EVSE outlets and connector devices shall be no less than 36 inches and no higher than 48 inches from the ground or pavement surface where mounted and shall contain a cord management system as described in paragraph 5 below. Equipment mounted on pedestals, lighting posts, bollards, or other devices shall be designated and located as to not impede pedestrian travel, create trip hazards on sidewalks, or impede snow removal.
5. 
Each EVSE shall incorporate a cord management system or method to minimize the potential for cable entanglement, user injury, or connector damage. Cords shall be retractable or have a place to hang the connector and cord a safe and sufficient distance above the ground or pavement surface. Any cords disconnecting the charger to a vehicle shall be configured so that they do not cross a driveway, sidewalk, or passenger unloading area.
6. 
Where EVSE is provided with a pedestrian circulation area, such as a sidewalk or other accessible route to a building entrance, the EVSE shall be located so as not to interfere with accessibility requirements of the Uniform Construction Code, N.J.A.C. 5:23, and other applicable accessibility standards.
7. 
Publicly accessible EVSEs shall be maintained in all respects, including the functioning of the equipment. A twenty-four-hour, on-call contact shall be provided on the equipment for reporting problems with the equipment or access to it. To allow for maintenance and notification, The Borough of Spring Lake Heights shall require the owners/designee of publicly accessible EVSE to provide information on the EVSE's geographic location, date of installation, equipment type and model, and owner contact information.
e. 
Signs.
1. 
Publicly accessible EVSE shall have posted regulatory signs, as identified in this section, allowing only charging electric vehicles to park in such spaces. For purposes of this section, "charging" means that an electric vehicle is parked at an EVSE and is connected to the EVSE. If time limits or vehicle removal provisions are to be enforced, regulatory signs including parking restrictions shall be installed immediately adjacent to, and visible from the EVSE. For private EVSE, installation of signs and sign text is at the discretion of the owner.
2. 
All regulatory signs shall comply with visibility, legibility, size, shape, color, and reflectivity requirements contained within the Federal Manual on Uniform Traffic Control Devices as published by the Federal Highway Administration.
3. 
Wayfinding or directional signs, if necessary, shall be permitting at appropriate decision points to effectively guide motorists to the EVSE parking space(s). Wayfinding or directional signs, if necessary, shall be permitting at appropriate decision points to effectively guide motorists to the EVSE parking space(s).
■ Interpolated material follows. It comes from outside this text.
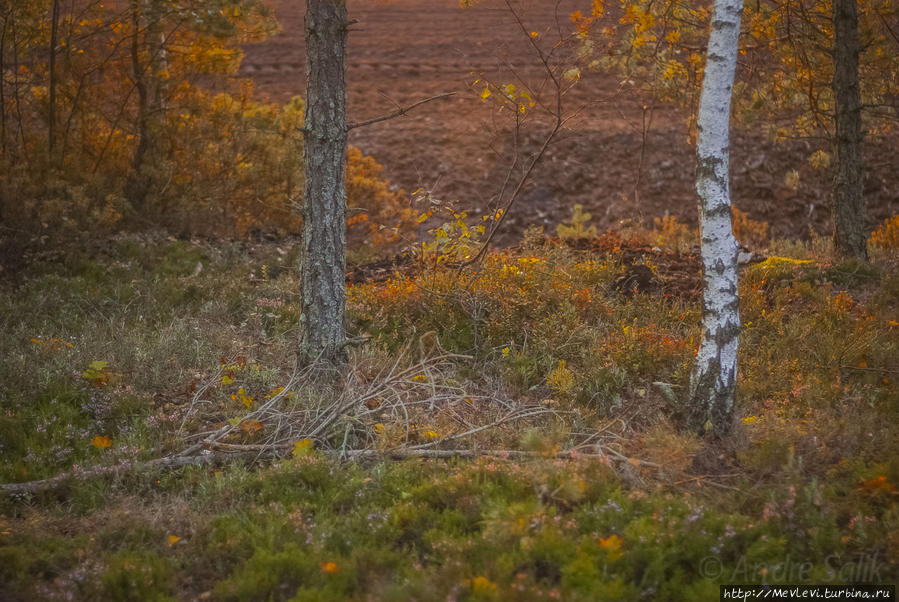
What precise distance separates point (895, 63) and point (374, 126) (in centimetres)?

Wayfinding or directional signage shall be placed in a manner that shall not interfere with any parking space, drive lane, or exit, and shall comply with b. above.
4. 
In addition to the signage described above, the following information shall be available on the EVSE or posted at or adjacent to all publicly accessible EVSE parking spaces:
(a) 
Hour of operations and/or time limits if time limits or tow-away provisions are to be enforced by the municipality or owner/designee;
(b) 
Usage fees and parking fees, if applicable; and
(c) 
Contact information (telephone number) for reporting when the equipment is not operating or other problems.
f. 
Usage Fees.
1. 
For publicly accessible municipal EVSE: In addition to any parking fees, the fee to use parking spaces within the municipality identified as EVSE spaces shall be as set by resolution of the Governing Body.
2. 
This fee may be amended by a resolution adopted by the Governing Body.
3. 
Private EVSE: Nothing in this section shall be deemed to preclude a private owner/designee of an EVSE from collecting a fee for the use of the EVSE, in accordance with applicable State and Federal regulations. Fees shall be available on the EVSE or posted at or adjacent to the EVSE parking space.